[Consigne] Imprimez sans rien changer le passage du texte sur la terre et le cœur qui va de "L'homme en meurt, qui" jusqu'à "attache à soi.".
==== Texte
L'homme en meurt, qui les épuise, mais "si le grain de blé ne meurt...
" On connaît
la suite. Il y a donc de la terre dans le coeur au sens où la terre, matière du
coeur, est irréductiblement matérielle, et destinée comme le corps à ce qu'on
la ramène à ce statut d'infamie selon lequel la terre meuble ne serait pas
noble, car il n'est pas noble d'être le meuble de quelqu'un ou le jouet, le
ballon d'un enfant. La terre meuble et
le corps ne seraient donc pas nobles, aveuglés par le regard qui rôde pour
mieux momifier d'électrocution tout ce qu'il prétend apprivoiser et qu'il
attache à soi.
========
==== Données disponibles
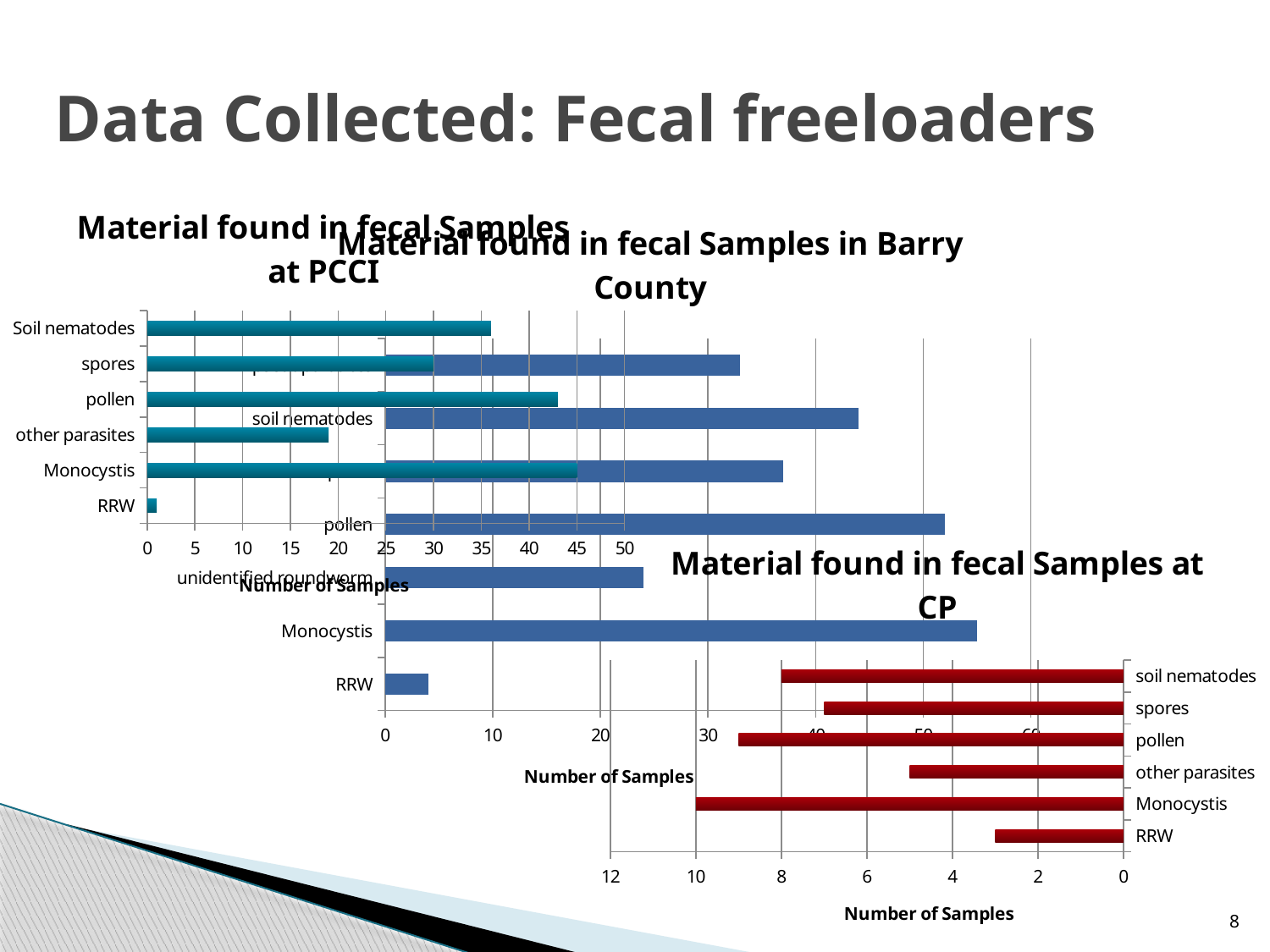
What is the x-axis title of the 'Material found in fecal Samples at CP' chart? Number of Samples In the 'Material found in fecal Samples at PCCI' chart, which category has the lowest number of samples? RRW In the 'Material found in fecal Samples at CP' chart, what is the number of samples for Monocystis? 10 In the 'Material found in fecal Samples at CP' chart, which category has the lowest number of samples? RRW What kind of chart is 'Material found in fecal Samples at PCCI'? bar chart In the 'Material found in fecal Samples in Barry County' chart, is the value for unidentified roundworm greater or less than 20? greater In the 'Material found in fecal Samples at PCCI' chart, how many categories are shown? 6 In the 'Material found in fecal Samples at PCCI' chart, is the value for pollen greater or less than 40? greater In the 'Material found in fecal Samples at CP' chart, is the value for other parasites greater or less than 6? less In the 'Material found in fecal Samples at PCCI' chart, which is larger, pollen or other parasites? pollen In the 'Material found in fecal Samples in Barry County' chart, which category has the lowest number of samples? RRW In the 'Material found in fecal Samples in Barry County' chart, which category has the highest number of samples? Monocystis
========
[Corrigé]
L'homme en meurt, qui les épuise, mais "si le grain de blé ne meurt...
" On connaît
la suite. Il y a donc de la terre dans le coeur au sens où la terre, matière du
coeur, est irréductiblement matérielle, et destinée comme le corps à ce qu'on
la ramène à ce statut d'infamie selon lequel la terre meuble ne serait pas
noble, car il n'est pas noble d'être le meuble de quelqu'un ou le jouet, le
ballon d'un enfant. La terre meuble et
le corps ne seraient donc pas nobles, aveuglés par le regard qui rôde pour
mieux momifier d'électrocution tout ce qu'il prétend apprivoiser et qu'il
attache à soi.